Danny, the protagonist of Adiga’s most recent novel Amnesty, is also a sympathetic character in an unforgiving world. As an undocumented Tamil Sri Lankan having escaped the Civil War and state repression, Danny lives in Sydney when the novel begins and works as a house cleaner. The novel takes place over the course of a single day that begins with Danny learning that a former client named Radha Thomas has been murdered. In a series of flashbacks, we learn more about Danny’s strange relationship with Radha and her extramarital lover, Dr. Prakash, who were both gambling addicts and highly unlikeable people. Additionally, they knew of Danny’s illegal status and were using it to try to control him. Danny immediately suspects Dr. Prakash as Radha’s murderer, having witnessed violent arguments between them, but realizes that turning Dr. Prakash in to the police would require implicating himself – living in Australia illegally – to the authorities. Danny struggles with the decision over the course of the day, calling the police hotline several times but ultimately hanging up. Finally, having realized that Dr. Prakash is planning to murder Radha’s husband next, Danny does the right thing. The last page of the novel is a press release that reports the tip that resulted in the arrest of Dr. Prakash and in preventing the second murder, but also notes that “the person who tipped police off on the hotline confessed during questioning to being illegally present in Australia and is now being processed for deportation to his home country”(217). Danny’s sacrifice of his own happiness – contrary to his repeated mantra, “I am never going back home” (207) – exposes, once again, the immorality of the outside world through the foil of a character who is able to act morally despite it.

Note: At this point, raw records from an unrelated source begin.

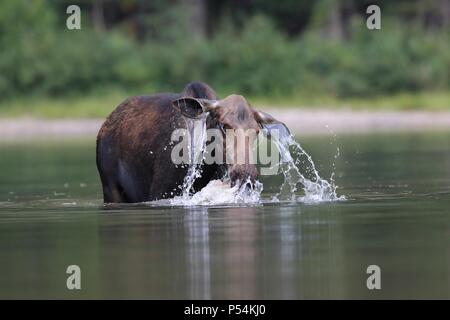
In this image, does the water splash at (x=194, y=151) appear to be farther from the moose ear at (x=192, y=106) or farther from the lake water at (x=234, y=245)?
the lake water at (x=234, y=245)

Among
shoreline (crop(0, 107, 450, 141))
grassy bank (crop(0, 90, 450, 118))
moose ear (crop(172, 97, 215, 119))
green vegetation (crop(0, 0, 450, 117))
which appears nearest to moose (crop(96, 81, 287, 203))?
moose ear (crop(172, 97, 215, 119))

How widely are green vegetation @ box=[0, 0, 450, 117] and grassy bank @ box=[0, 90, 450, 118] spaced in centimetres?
4

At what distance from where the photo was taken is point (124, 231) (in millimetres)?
13070

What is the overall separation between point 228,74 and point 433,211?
32905mm

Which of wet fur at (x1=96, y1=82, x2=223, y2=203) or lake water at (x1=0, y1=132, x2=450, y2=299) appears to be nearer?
lake water at (x1=0, y1=132, x2=450, y2=299)

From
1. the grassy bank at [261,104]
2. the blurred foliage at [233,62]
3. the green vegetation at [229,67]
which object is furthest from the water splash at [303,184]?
the blurred foliage at [233,62]

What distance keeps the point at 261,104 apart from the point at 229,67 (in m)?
4.18

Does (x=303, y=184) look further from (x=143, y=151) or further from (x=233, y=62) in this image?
(x=233, y=62)

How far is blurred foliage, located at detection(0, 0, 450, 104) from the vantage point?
4584 centimetres

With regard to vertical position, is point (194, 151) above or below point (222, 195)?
above

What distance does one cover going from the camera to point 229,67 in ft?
155

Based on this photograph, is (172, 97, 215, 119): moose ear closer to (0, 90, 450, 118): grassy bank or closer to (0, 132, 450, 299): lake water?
(0, 132, 450, 299): lake water

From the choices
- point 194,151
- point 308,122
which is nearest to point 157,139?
point 194,151

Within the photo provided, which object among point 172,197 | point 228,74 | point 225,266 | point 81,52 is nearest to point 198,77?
point 228,74
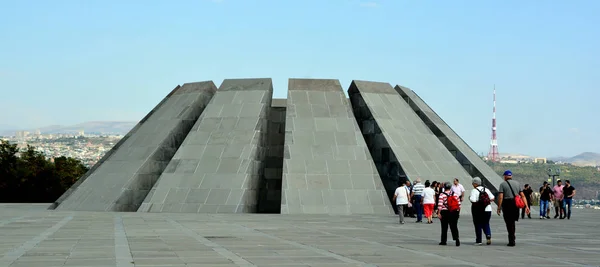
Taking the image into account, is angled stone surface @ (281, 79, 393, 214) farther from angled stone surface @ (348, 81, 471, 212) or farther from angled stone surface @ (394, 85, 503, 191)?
angled stone surface @ (394, 85, 503, 191)

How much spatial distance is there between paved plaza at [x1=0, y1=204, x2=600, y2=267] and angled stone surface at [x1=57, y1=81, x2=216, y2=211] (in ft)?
33.0

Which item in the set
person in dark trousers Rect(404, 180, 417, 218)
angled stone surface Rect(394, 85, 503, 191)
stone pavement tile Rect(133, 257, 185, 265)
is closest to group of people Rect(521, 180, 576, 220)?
angled stone surface Rect(394, 85, 503, 191)

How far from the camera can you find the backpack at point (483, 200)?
20.2m

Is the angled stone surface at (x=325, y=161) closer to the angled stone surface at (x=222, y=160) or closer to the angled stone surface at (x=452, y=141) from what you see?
the angled stone surface at (x=222, y=160)

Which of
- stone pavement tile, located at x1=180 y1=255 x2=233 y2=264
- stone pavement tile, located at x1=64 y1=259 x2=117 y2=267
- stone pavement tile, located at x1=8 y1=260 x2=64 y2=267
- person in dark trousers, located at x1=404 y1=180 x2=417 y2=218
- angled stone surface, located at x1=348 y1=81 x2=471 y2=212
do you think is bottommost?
stone pavement tile, located at x1=8 y1=260 x2=64 y2=267

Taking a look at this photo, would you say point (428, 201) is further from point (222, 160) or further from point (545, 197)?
point (222, 160)

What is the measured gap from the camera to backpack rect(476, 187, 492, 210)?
2023 cm

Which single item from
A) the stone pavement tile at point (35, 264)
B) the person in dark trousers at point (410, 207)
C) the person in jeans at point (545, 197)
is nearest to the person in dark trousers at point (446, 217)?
the stone pavement tile at point (35, 264)

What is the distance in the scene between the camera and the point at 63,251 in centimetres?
1636

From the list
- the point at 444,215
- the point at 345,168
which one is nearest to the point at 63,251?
the point at 444,215

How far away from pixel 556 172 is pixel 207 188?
89.7ft

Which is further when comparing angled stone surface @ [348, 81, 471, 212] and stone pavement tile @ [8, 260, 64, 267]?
angled stone surface @ [348, 81, 471, 212]

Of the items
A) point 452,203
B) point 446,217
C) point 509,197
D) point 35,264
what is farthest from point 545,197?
point 35,264

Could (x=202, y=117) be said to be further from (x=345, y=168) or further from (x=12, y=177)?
(x=12, y=177)
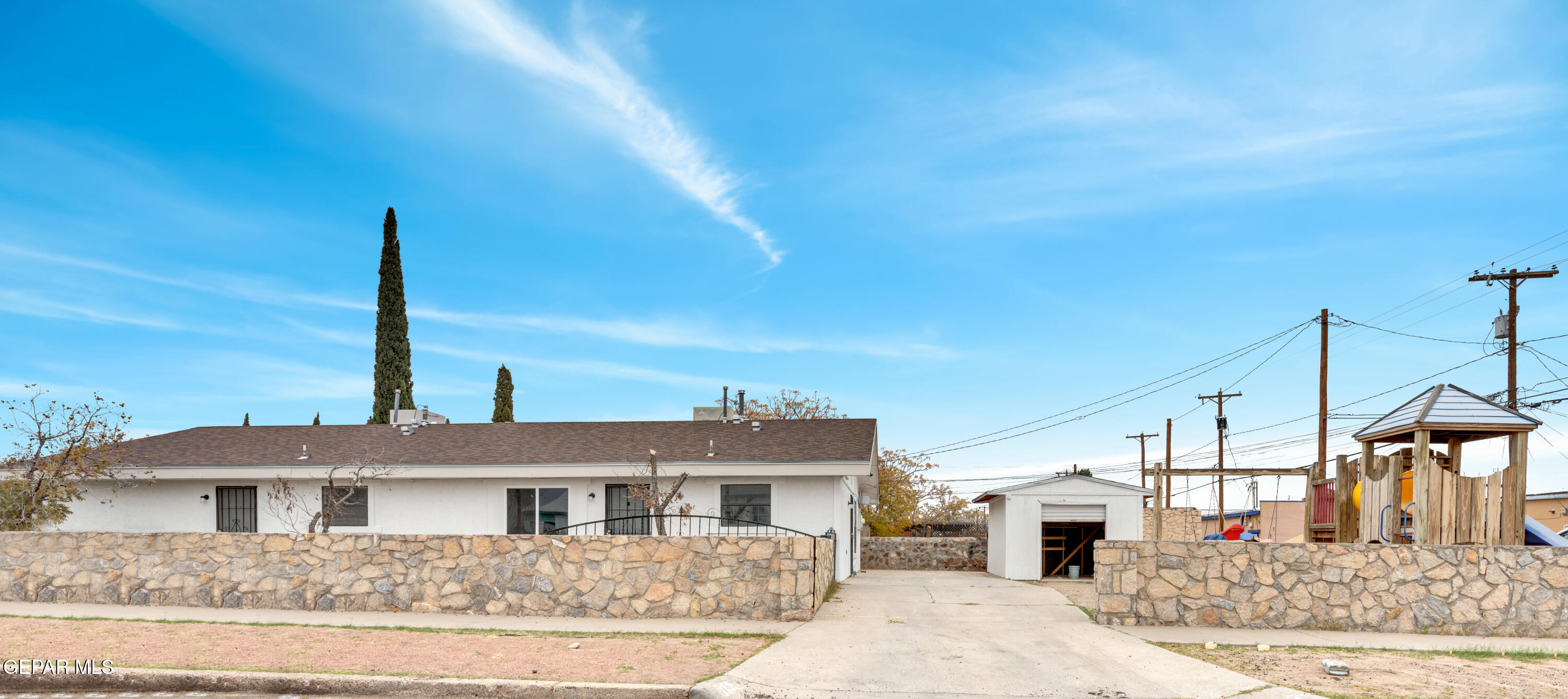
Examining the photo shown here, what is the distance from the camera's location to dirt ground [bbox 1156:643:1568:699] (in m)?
8.46

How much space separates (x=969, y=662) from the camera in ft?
31.7

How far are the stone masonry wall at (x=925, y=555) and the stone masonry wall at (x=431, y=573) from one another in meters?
18.2

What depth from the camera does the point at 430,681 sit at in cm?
823

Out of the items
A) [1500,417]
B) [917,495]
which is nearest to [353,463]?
[1500,417]

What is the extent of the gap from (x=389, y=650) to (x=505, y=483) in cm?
1067

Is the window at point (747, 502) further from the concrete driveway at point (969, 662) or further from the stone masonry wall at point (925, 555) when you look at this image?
the stone masonry wall at point (925, 555)

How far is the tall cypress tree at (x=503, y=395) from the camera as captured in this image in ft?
135

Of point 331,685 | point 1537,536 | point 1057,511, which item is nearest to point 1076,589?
point 1057,511

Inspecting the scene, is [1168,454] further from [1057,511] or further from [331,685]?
[331,685]

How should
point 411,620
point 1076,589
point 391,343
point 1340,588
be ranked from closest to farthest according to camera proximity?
point 411,620 < point 1340,588 < point 1076,589 < point 391,343

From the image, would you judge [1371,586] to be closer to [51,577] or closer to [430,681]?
[430,681]

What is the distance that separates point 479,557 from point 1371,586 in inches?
469

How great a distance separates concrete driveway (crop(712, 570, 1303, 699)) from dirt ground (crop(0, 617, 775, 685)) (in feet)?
2.22

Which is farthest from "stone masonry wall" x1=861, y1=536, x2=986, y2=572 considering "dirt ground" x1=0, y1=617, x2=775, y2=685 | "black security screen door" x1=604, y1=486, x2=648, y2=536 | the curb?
the curb
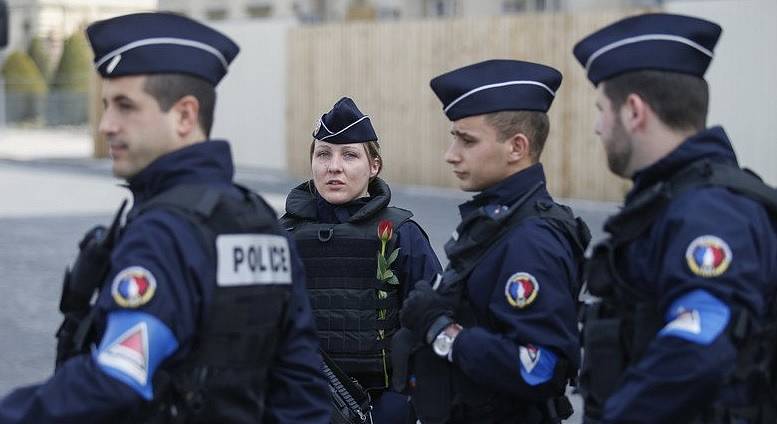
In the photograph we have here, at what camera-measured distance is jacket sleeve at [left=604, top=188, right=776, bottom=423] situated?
9.53 feet

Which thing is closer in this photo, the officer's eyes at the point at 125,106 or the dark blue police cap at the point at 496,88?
the officer's eyes at the point at 125,106

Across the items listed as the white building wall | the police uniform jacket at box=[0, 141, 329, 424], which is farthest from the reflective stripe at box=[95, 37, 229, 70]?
the white building wall

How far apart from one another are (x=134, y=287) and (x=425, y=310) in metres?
1.24

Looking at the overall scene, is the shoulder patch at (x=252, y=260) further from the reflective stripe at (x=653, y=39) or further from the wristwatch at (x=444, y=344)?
the reflective stripe at (x=653, y=39)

These various male protagonists who struggle to make it for themselves under the ruthless logic of late capitalism also demonstrate the ways in which Adiga links masculinity and class. We see this in the scene in The White Tiger where Balram tries to imitate Mr. Ashok, his employer by hiring a blonde prostitute. Balram  is devastated when he discovers that her hair is dyed. The fact that the idiom of Balram’s desire for social and economic mobility is that of sex suggests the deep imbrication of class and sexuality. The portrayal of sexuality is more nuanced in Selection Day, where Manju’s burgeoning understanding of his own queer sexuality makes him the target of homophobic taunts from his father and peers, but – and more importantly – gives him a new perspective on ordinary things that allows him, at times, to detach himself from the world around him. In this novel, queerness is presented not only as a question of desire but also as a kind of secret world of survival that enables Manju to develop a sense of self which  is at times magically distant from the crude material needs, both bodily and financial, of everyone else around him. Indeed, it is only when he turns his back on his own queerness does his life relapse into mediocrity.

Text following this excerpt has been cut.